=== Data ===
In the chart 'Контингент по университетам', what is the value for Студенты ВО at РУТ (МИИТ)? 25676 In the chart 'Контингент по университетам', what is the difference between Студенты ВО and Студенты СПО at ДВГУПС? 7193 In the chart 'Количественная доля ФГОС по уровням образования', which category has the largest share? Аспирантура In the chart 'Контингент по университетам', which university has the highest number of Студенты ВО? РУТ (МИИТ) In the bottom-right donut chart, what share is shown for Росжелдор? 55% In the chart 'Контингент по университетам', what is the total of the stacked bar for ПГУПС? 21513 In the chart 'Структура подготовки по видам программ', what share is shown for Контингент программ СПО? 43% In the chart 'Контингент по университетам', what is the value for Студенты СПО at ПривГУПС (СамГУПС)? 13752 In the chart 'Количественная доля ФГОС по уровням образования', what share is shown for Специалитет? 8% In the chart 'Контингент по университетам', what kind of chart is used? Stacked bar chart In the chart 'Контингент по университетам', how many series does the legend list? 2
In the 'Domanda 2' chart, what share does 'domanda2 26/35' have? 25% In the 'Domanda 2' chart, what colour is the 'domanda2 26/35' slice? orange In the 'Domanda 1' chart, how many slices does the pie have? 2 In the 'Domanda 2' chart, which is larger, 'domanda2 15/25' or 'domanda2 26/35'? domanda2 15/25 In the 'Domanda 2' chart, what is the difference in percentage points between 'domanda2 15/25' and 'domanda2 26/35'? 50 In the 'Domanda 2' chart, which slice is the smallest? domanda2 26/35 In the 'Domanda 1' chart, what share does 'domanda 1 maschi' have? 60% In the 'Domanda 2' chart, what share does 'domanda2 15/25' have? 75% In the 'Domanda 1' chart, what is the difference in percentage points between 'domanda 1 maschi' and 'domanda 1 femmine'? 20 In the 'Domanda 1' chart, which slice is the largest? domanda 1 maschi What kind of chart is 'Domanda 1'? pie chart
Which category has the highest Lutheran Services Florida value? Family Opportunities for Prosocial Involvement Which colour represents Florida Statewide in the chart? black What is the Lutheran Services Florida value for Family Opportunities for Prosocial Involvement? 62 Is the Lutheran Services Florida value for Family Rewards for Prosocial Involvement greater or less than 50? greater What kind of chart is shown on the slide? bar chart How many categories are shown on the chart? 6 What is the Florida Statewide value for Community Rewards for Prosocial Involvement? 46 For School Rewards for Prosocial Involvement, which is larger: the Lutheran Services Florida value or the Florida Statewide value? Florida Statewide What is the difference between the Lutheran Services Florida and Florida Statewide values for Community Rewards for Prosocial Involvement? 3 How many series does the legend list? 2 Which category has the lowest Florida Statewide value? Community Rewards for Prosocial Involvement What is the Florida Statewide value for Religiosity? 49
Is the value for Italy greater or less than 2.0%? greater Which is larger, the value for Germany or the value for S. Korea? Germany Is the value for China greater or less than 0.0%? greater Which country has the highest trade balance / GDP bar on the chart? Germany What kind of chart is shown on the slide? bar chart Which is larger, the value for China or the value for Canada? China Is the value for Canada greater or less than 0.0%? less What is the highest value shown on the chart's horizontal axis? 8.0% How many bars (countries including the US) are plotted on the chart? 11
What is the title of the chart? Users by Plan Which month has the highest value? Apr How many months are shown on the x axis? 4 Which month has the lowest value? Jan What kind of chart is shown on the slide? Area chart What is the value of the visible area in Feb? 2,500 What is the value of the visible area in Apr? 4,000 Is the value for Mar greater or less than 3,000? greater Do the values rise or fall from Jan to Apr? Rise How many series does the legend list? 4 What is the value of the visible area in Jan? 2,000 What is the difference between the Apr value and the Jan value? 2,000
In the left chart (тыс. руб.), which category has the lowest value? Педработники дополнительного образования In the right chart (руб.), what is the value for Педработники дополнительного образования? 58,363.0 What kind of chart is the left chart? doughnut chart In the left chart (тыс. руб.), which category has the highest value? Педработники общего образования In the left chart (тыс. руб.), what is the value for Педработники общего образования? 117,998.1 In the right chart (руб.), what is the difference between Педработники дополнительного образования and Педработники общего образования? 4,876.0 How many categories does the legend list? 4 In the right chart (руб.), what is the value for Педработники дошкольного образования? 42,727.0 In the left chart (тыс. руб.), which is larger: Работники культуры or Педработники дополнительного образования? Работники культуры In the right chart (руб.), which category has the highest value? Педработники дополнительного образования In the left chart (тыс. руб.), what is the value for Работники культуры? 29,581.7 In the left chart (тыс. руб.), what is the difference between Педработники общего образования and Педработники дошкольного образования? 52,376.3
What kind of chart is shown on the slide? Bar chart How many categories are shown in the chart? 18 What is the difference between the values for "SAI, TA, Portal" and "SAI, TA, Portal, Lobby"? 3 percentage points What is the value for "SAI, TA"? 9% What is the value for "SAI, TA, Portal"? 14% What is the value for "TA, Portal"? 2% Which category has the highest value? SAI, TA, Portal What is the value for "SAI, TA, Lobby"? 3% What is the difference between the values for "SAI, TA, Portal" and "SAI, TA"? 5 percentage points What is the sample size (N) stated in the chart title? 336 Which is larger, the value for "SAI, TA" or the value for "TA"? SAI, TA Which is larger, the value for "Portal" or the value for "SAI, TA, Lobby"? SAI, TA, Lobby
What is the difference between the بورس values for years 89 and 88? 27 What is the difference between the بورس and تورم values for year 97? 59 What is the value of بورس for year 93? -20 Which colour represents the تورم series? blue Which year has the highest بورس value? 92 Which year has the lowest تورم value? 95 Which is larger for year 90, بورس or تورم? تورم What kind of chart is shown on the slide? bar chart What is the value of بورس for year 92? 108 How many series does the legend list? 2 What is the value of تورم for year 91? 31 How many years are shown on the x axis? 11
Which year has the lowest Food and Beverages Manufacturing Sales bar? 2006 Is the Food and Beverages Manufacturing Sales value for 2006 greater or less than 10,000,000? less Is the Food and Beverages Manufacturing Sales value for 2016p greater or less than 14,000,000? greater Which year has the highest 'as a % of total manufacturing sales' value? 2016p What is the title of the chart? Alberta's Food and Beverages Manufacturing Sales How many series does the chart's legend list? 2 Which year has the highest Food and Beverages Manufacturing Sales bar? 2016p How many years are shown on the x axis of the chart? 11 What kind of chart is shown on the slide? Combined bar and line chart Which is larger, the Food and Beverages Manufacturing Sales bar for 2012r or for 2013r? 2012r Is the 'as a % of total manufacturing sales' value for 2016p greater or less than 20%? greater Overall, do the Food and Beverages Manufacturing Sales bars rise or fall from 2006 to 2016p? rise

=== What this task involves ===
Give the rows above again, replacing every "slide" with "page" and changing nothing else.

=== Output for this exercise ===
In the chart 'Контингент по университетам', what is the value for Студенты ВО at РУТ (МИИТ)? 25676 In the chart 'Контингент по университетам', what is the difference between Студенты ВО and Студенты СПО at ДВГУПС? 7193 In the chart 'Количественная доля ФГОС по уровням образования', which category has the largest share? Аспирантура In the chart 'Контингент по университетам', which university has the highest number of Студенты ВО? РУТ (МИИТ) In the bottom-right donut chart, what share is shown for Росжелдор? 55% In the chart 'Контингент по университетам', what is the total of the stacked bar for ПГУПС? 21513 In the chart 'Структура подготовки по видам программ', what share is shown for Контингент программ СПО? 43% In the chart 'Контингент по университетам', what is the value for Студенты СПО at ПривГУПС (СамГУПС)? 13752 In the chart 'Количественная доля ФГОС по уровням образования', what share is shown for Специалитет? 8% In the chart 'Контингент по университетам', what kind of chart is used? Stacked bar chart In the chart 'Контингент по университетам', how many series does the legend list? 2
In the 'Domanda 2' chart, what share does 'domanda2 26/35' have? 25% In the 'Domanda 2' chart, what colour is the 'domanda2 26/35' slice? orange In the 'Domanda 1' chart, how many slices does the pie have? 2 In the 'Domanda 2' chart, which is larger, 'domanda2 15/25' or 'domanda2 26/35'? domanda2 15/25 In the 'Domanda 2' chart, what is the difference in percentage points between 'domanda2 15/25' and 'domanda2 26/35'? 50 In the 'Domanda 2' chart, which slice is the smallest? domanda2 26/35 In the 'Domanda 1' chart, what share does 'domanda 1 maschi' have? 60% In the 'Domanda 2' chart, what share does 'domanda2 15/25' have? 75% In the 'Domanda 1' chart, what is the difference in percentage points between 'domanda 1 maschi' and 'domanda 1 femmine'? 20 In the 'Domanda 1' chart, which slice is the largest? domanda 1 maschi What kind of chart is 'Domanda 1'? pie chart
Which category has the highest Lutheran Services Florida value? Family Opportunities for Prosocial Involvement Which colour represents Florida Statewide in the chart? black What is the Lutheran Services Florida value for Family Opportunities for Prosocial Involvement? 62 Is the Lutheran Services Florida value for Family Rewards for Prosocial Involvement greater or less than 50? greater What kind of chart is shown on the page? bar chart How many categories are shown on the chart? 6 What is the Florida Statewide value for Community Rewards for Prosocial Involvement? 46 For School Rewards for Prosocial Involvement, which is larger: the Lutheran Services Florida value or the Florida Statewide value? Florida Statewide What is the difference between the Lutheran Services Florida and Florida Statewide values for Community Rewards for Prosocial Involvement? 3 How many series does the legend list? 2 Which category has the lowest Florida Statewide value? Community Rewards for Prosocial Involvement What is the Florida Statewide value for Religiosity? 49
Is the value for Italy greater or less than 2.0%? greater Which is larger, the value for Germany or the value for S. Korea? Germany Is the value for China greater or less than 0.0%? greater Which country has the highest trade balance / GDP bar on the chart? Germany What kind of chart is shown on the page? bar chart Which is larger, the value for China or the value for Canada? China Is the value for Canada greater or less than 0.0%? less What is the highest value shown on the chart's horizontal axis? 8.0% How many bars (countries including the US) are plotted on the chart? 11
What is the title of the chart? Users by Plan Which month has the highest value? Apr How many months are shown on the x axis? 4 Which month has the lowest value? Jan What kind of chart is shown on the page? Area chart What is the value of the visible area in Feb? 2,500 What is the value of the visible area in Apr? 4,000 Is the value for Mar greater or less than 3,000? greater Do the values rise or fall from Jan to Apr? Rise How many series does the legend list? 4 What is the value of the visible area in Jan? 2,000 What is the difference between the Apr value and the Jan value? 2,000
In the left chart (тыс. руб.), which category has the lowest value? Педработники дополнительного образования In the right chart (руб.), what is the value for Педработники дополнительного образования? 58,363.0 What kind of chart is the left chart? doughnut chart In the left chart (тыс. руб.), which category has the highest value? Педработники общего образования In the left chart (тыс. руб.), what is the value for Педработники общего образования? 117,998.1 In the right chart (руб.), what is the difference between Педработники дополнительного образования and Педработники общего образования? 4,876.0 How many categories does the legend list? 4 In the right chart (руб.), what is the value for Педработники дошкольного образования? 42,727.0 In the left chart (тыс. руб.), which is larger: Работники культуры or Педработники дополнительного образования? Работники культуры In the right chart (руб.), which category has the highest value? Педработники дополнительного образования In the left chart (тыс. руб.), what is the value for Работники культуры? 29,581.7 In the left chart (тыс. руб.), what is the difference between Педработники общего образования and Педработники дошкольного образования? 52,376.3
What kind of chart is shown on the page? Bar chart How many categories are shown in the chart? 18 What is the difference between the values for "SAI, TA, Portal" and "SAI, TA, Portal, Lobby"? 3 percentage points What is the value for "SAI, TA"? 9% What is the value for "SAI, TA, Portal"? 14% What is the value for "TA, Portal"? 2% Which category has the highest value? SAI, TA, Portal What is the value for "SAI, TA, Lobby"? 3% What is the difference between the values for "SAI, TA, Portal" and "SAI, TA"? 5 percentage points What is the sample size (N) stated in the chart title? 336 Which is larger, the value for "SAI, TA" or the value for "TA"? SAI, TA Which is larger, the value for "Portal" or the value for "SAI, TA, Lobby"? SAI, TA, Lobby
What is the difference between the بورس values for years 89 and 88? 27 What is the difference between the بورس and تورم values for year 97? 59 What is the value of بورس for year 93? -20 Which colour represents the تورم series? blue Which year has the highest بورس value? 92 Which year has the lowest تورم value? 95 Which is larger for year 90, بورس or تورم? تورم What kind of chart is shown on the page? bar chart What is the value of بورس for year 92? 108 How many series does the legend list? 2 What is the value of تورم for year 91? 31 How many years are shown on the x axis? 11
Which year has the lowest Food and Beverages Manufacturing Sales bar? 2006 Is the Food and Beverages Manufacturing Sales value for 2006 greater or less than 10,000,000? less Is the Food and Beverages Manufacturing Sales value for 2016p greater or less than 14,000,000? greater Which year has the highest 'as a % of total manufacturing sales' value? 2016p What is the title of the chart? Alberta's Food and Beverages Manufacturing Sales How many series does the chart's legend list? 2 Which year has the highest Food and Beverages Manufacturing Sales bar? 2016p How many years are shown on the x axis of the chart? 11 What kind of chart is shown on the page? Combined bar and line chart Which is larger, the Food and Beverages Manufacturing Sales bar for 2012r or for 2013r? 2012r Is the 'as a % of total manufacturing sales' value for 2016p greater or less than 20%? greater Overall, do the Food and Beverages Manufacturing Sales bars rise or fall from 2006 to 2016p? rise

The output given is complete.